BEGIN

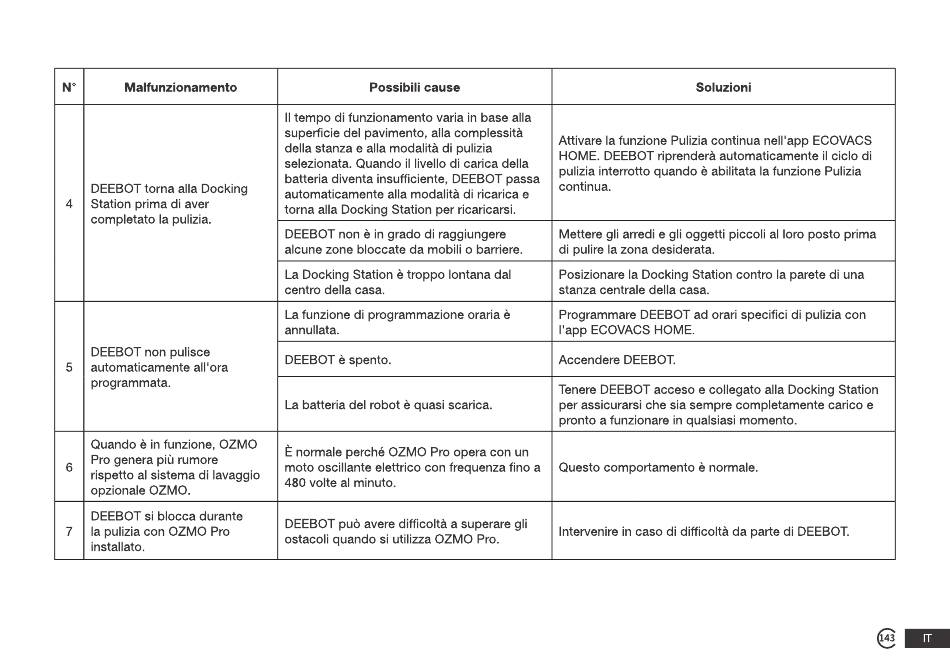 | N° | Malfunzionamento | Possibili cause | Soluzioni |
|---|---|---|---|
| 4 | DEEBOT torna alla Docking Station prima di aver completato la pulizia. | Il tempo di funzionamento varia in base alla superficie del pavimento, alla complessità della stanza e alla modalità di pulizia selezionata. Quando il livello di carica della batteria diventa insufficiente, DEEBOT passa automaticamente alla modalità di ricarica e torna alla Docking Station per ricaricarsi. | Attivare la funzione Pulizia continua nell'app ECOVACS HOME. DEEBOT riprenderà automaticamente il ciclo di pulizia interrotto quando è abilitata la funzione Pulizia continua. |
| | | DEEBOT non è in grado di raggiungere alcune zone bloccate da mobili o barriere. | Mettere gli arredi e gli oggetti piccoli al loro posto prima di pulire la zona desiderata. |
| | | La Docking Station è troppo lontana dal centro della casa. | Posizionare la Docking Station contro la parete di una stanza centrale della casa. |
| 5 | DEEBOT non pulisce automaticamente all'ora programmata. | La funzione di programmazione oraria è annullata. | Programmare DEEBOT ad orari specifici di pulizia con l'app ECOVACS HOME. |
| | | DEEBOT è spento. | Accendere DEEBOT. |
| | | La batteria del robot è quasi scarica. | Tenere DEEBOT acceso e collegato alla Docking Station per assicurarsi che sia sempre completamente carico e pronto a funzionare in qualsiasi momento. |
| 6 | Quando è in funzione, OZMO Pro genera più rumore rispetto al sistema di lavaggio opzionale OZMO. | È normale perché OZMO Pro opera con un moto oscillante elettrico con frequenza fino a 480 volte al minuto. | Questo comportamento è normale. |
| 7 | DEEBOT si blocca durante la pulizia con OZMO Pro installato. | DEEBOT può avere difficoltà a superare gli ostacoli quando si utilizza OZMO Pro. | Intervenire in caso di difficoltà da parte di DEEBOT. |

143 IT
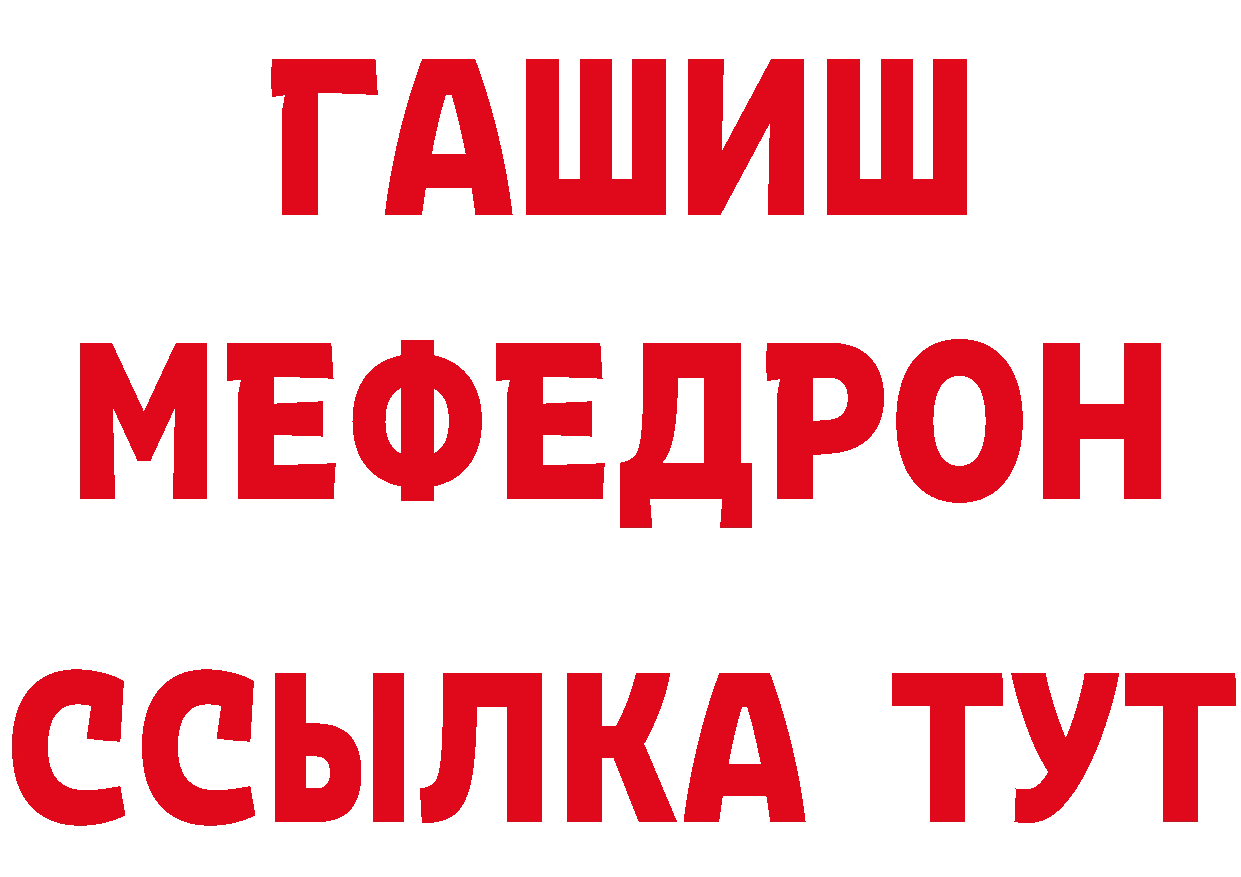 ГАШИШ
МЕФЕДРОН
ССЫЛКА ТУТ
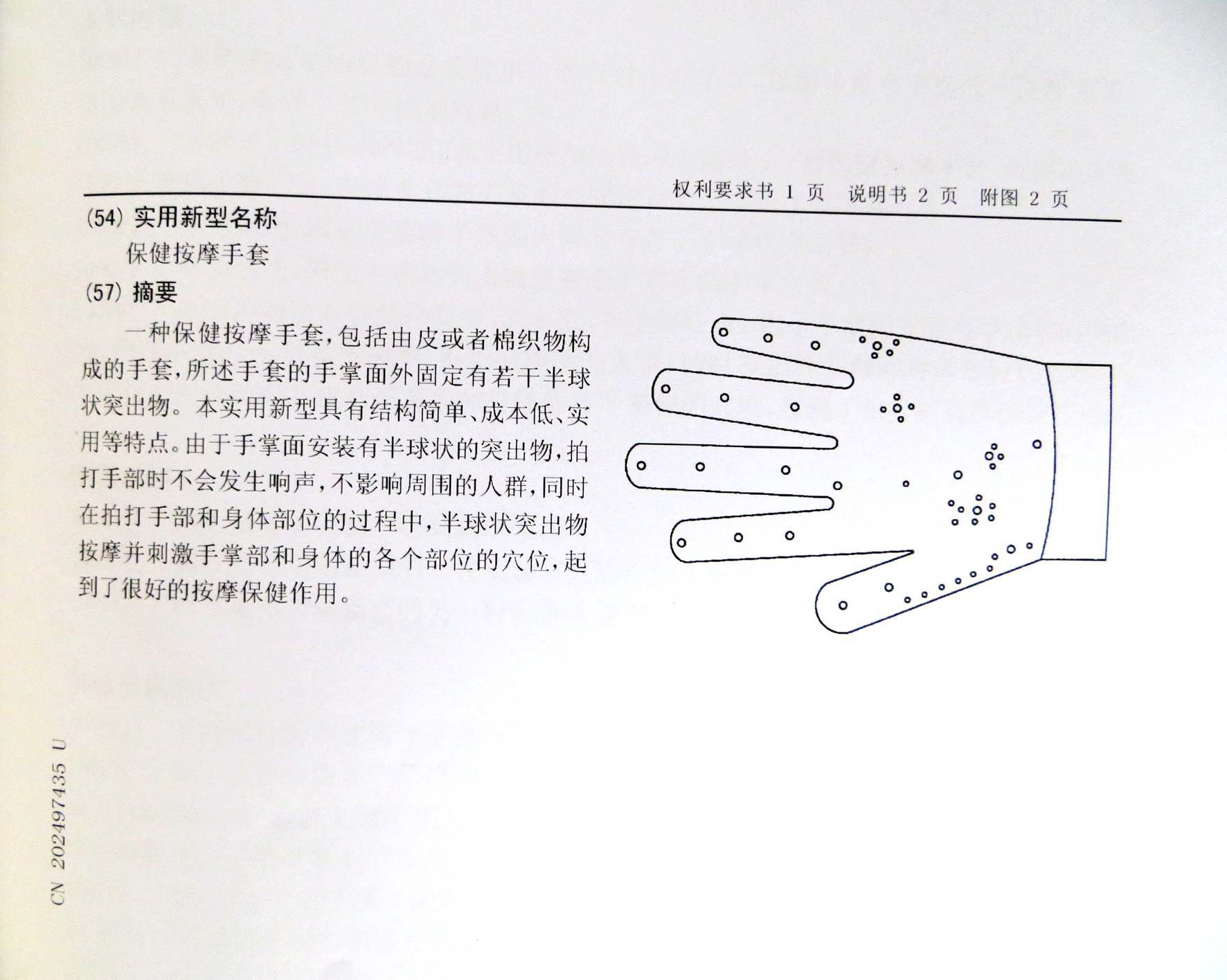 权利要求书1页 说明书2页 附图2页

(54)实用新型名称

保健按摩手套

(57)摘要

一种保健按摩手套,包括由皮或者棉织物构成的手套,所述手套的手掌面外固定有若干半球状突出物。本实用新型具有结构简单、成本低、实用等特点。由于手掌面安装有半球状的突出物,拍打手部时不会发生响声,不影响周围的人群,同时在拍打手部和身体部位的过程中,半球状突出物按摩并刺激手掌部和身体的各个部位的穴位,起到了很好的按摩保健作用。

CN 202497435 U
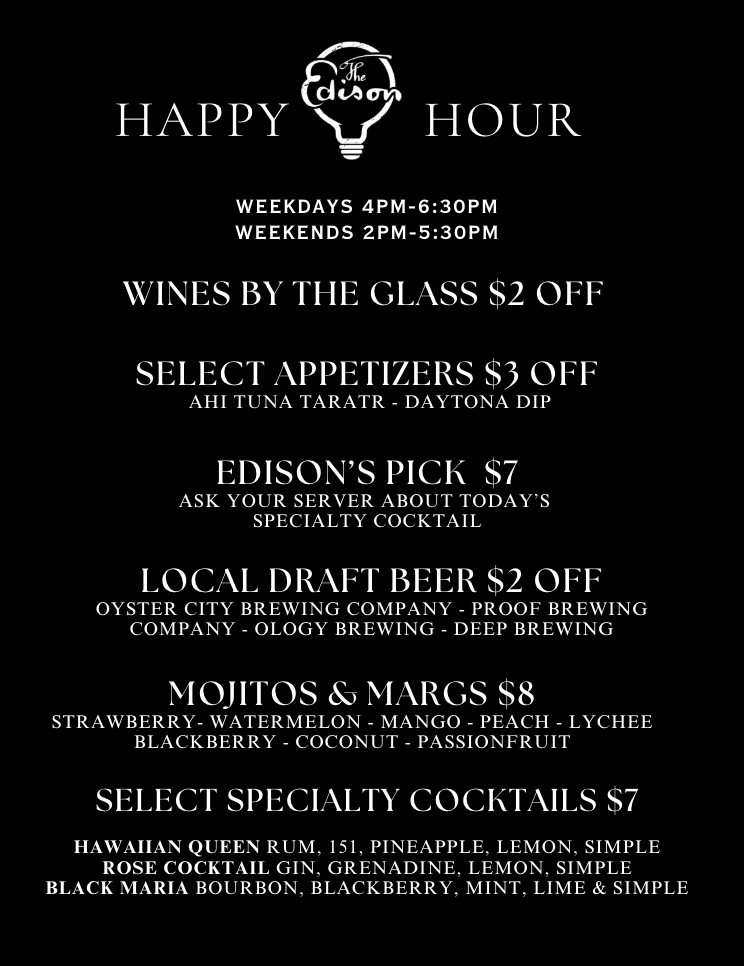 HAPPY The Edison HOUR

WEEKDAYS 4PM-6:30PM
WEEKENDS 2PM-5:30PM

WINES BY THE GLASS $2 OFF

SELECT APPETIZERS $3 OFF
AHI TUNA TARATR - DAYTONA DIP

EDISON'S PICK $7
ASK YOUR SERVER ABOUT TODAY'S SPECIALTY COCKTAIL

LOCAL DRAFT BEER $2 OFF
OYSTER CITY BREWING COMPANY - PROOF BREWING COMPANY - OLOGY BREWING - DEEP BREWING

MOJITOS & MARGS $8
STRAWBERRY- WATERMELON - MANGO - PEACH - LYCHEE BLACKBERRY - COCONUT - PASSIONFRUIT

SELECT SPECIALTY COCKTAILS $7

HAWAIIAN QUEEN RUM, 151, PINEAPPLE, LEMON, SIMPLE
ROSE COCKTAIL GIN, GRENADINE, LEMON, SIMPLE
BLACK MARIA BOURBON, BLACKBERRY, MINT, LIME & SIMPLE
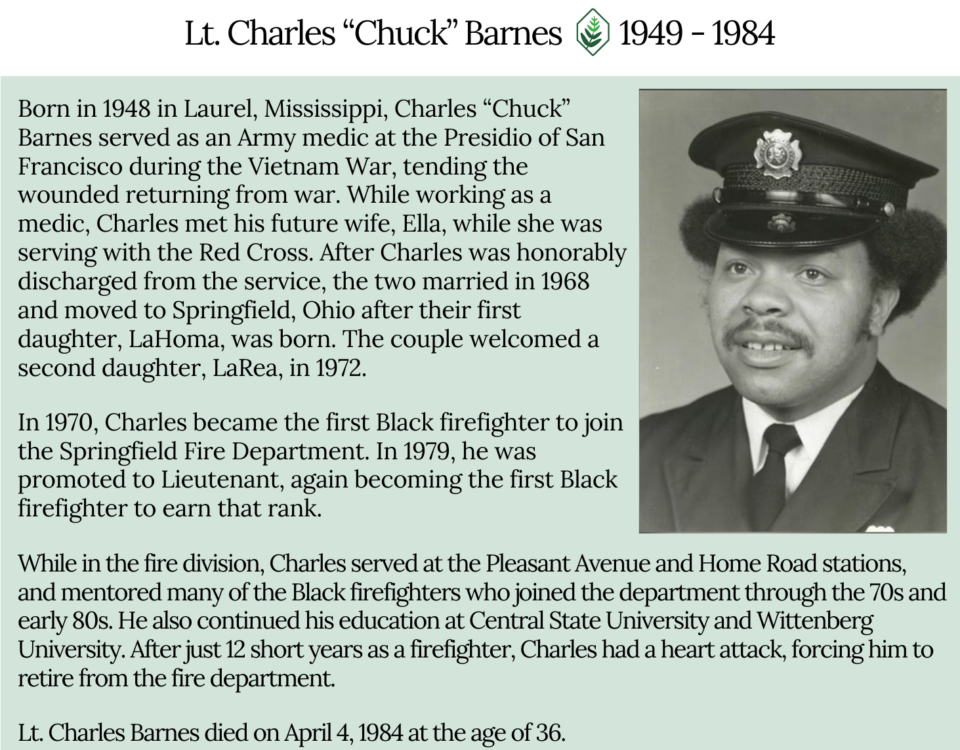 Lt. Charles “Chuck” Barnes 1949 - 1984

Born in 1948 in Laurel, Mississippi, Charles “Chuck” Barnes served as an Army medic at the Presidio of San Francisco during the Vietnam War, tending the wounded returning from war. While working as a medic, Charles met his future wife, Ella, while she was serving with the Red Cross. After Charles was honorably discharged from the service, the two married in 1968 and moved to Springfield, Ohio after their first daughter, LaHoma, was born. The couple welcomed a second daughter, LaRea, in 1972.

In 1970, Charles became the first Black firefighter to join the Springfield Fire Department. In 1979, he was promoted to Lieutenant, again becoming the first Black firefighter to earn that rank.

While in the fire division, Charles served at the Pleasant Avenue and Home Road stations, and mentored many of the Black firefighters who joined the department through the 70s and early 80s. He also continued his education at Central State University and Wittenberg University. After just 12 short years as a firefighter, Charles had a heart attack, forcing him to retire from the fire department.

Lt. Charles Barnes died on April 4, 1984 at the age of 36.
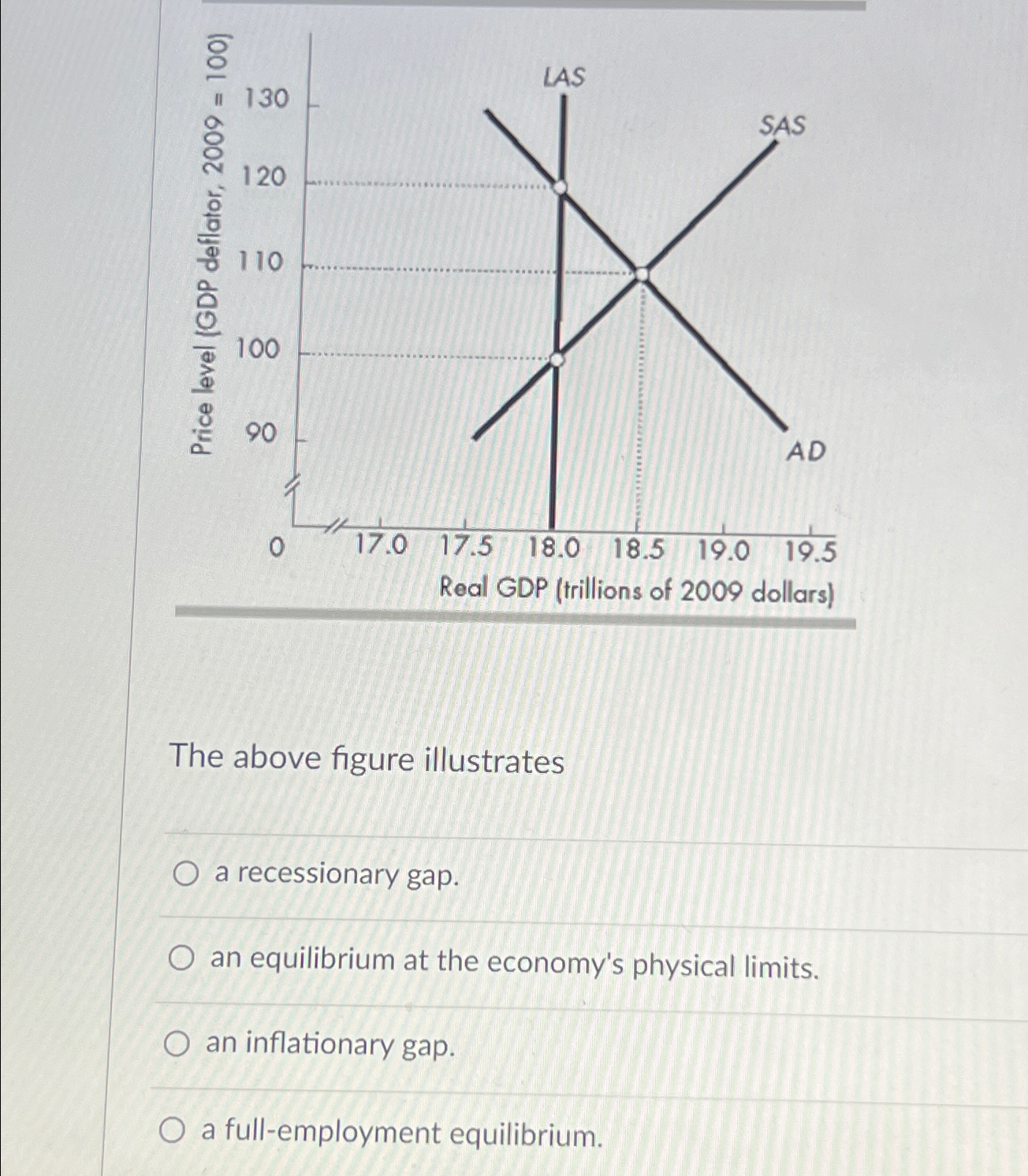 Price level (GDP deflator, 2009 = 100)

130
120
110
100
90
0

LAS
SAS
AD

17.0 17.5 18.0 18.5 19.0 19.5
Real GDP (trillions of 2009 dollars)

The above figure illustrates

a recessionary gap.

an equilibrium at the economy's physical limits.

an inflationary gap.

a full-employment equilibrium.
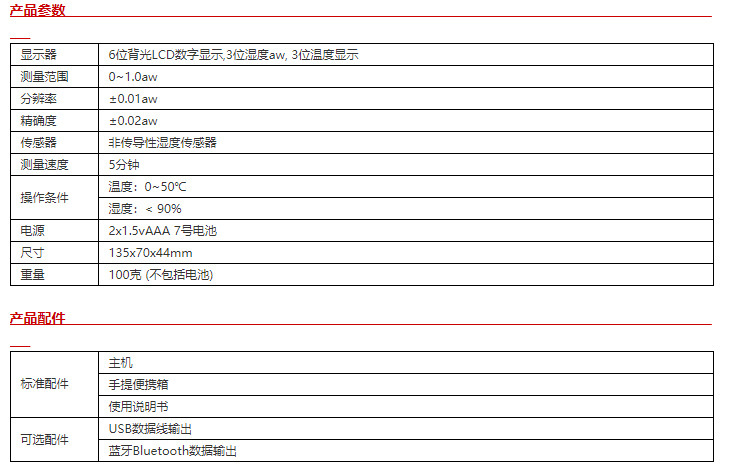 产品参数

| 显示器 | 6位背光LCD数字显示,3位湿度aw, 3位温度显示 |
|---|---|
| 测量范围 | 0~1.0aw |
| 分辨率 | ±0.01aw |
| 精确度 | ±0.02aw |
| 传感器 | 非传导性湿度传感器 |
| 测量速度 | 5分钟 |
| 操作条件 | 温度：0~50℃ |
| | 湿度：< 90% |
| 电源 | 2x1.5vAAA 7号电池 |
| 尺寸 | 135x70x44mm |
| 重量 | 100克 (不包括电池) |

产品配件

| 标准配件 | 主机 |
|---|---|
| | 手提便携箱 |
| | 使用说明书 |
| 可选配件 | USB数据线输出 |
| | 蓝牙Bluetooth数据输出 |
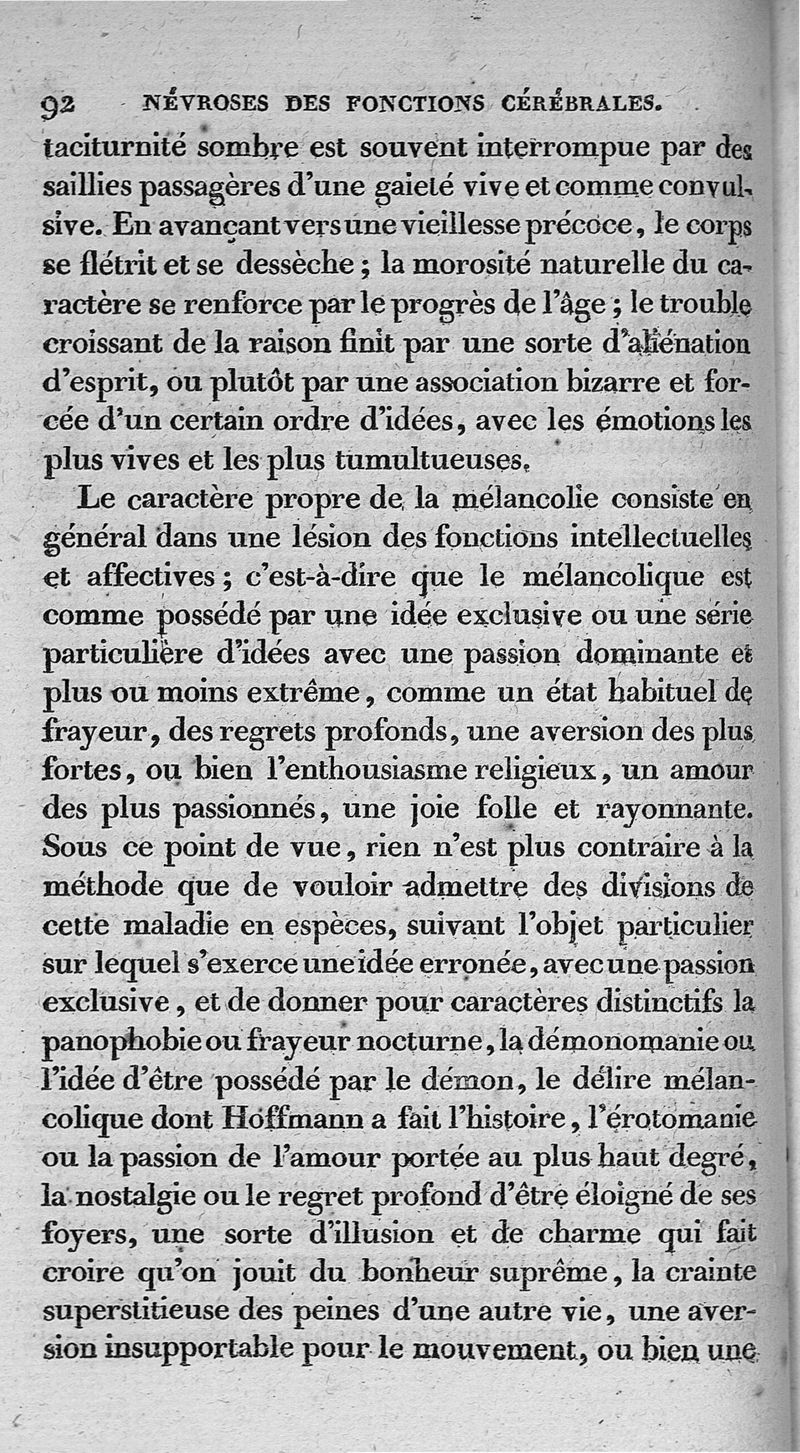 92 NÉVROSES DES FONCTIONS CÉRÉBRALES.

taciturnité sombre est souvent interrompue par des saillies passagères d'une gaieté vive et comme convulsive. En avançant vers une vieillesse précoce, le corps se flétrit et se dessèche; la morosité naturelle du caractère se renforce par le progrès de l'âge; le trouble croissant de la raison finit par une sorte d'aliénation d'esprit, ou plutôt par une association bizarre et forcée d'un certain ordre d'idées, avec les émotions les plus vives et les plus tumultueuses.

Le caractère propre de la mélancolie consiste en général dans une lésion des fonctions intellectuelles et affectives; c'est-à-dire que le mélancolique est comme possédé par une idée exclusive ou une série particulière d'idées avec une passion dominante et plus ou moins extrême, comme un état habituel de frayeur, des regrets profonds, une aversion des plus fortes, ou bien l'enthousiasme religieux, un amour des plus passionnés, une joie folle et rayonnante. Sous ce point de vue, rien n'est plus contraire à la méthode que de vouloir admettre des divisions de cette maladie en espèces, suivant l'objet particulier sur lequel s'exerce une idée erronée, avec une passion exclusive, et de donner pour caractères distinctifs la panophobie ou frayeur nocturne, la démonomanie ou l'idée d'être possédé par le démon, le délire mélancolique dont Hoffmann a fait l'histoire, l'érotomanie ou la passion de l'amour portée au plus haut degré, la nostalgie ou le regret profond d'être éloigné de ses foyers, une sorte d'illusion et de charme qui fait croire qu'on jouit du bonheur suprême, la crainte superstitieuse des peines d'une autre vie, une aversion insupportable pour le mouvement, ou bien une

END

* **Problem details**: Copy out exactly the material that runs from the line with "2x1.5vAAA 7号电池 |" to the line with "92 NÉVROSES DES FONCTIONS CÉRÉBRALES.", ends included, and leave the pictures behind.

* **Output**:
| 电源 | 2x1.5vAAA 7号电池 |
| 尺寸 | 135x70x44mm |
| 重量 | 100克 (不包括电池) |

产品配件

| 标准配件 | 主机 |
|---|---|
| | 手提便携箱 |
| | 使用说明书 |
| 可选配件 | USB数据线输出 |
| | 蓝牙Bluetooth数据输出 |
 92 NÉVROSES DES FONCTIONS CÉRÉBRALES.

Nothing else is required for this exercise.